--- start of TASK INPUT ---

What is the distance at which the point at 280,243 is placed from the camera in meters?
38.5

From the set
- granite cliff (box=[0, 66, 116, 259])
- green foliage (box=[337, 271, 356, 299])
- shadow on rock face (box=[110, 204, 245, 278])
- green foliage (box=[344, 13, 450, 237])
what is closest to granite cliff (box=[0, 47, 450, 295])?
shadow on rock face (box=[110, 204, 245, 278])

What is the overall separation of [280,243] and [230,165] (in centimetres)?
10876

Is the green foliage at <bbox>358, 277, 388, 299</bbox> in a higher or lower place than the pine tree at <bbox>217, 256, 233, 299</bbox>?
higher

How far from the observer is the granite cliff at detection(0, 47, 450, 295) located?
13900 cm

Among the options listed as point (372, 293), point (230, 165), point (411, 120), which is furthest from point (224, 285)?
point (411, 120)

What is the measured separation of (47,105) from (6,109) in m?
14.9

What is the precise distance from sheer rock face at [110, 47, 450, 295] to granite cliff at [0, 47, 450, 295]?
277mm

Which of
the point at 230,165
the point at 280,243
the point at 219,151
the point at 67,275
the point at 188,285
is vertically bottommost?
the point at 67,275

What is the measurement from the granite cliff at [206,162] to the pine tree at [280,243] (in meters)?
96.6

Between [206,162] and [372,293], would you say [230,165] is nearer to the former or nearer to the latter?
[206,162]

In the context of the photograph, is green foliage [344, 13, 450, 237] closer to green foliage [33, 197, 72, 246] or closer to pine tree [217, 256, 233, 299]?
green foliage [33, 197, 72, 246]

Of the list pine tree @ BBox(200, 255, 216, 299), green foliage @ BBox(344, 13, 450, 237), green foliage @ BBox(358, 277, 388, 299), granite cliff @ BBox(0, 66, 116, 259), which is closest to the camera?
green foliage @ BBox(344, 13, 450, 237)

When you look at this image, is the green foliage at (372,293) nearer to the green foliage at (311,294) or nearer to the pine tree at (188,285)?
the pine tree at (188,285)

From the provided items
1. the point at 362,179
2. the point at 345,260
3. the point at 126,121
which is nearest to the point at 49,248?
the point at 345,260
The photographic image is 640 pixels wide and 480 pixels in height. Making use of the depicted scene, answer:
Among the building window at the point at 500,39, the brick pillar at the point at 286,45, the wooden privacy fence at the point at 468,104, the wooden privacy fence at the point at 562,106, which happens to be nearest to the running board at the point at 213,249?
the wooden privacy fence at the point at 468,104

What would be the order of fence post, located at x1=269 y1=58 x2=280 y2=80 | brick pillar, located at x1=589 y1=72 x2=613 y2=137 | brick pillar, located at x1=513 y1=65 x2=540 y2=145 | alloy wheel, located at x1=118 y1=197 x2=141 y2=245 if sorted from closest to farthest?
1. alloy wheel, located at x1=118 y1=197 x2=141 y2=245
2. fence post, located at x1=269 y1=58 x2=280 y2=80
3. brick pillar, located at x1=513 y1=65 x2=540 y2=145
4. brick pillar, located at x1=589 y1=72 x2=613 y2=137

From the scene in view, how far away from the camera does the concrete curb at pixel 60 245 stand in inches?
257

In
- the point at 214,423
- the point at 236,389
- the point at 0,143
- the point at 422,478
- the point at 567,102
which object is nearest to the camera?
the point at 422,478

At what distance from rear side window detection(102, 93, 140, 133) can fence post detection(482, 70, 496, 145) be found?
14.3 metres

--- end of TASK INPUT ---

■ WHAT YOU SHOULD DO: Transcribe the part of the material above that opens with the line containing "What would be" and closes with the line containing "4. brick pillar, located", keeping both of those lines and every line between them unchanged.

■ SOLUTION FOR THIS EXERCISE:
What would be the order of fence post, located at x1=269 y1=58 x2=280 y2=80 | brick pillar, located at x1=589 y1=72 x2=613 y2=137 | brick pillar, located at x1=513 y1=65 x2=540 y2=145 | alloy wheel, located at x1=118 y1=197 x2=141 y2=245 if sorted from closest to farthest?
1. alloy wheel, located at x1=118 y1=197 x2=141 y2=245
2. fence post, located at x1=269 y1=58 x2=280 y2=80
3. brick pillar, located at x1=513 y1=65 x2=540 y2=145
4. brick pillar, located at x1=589 y1=72 x2=613 y2=137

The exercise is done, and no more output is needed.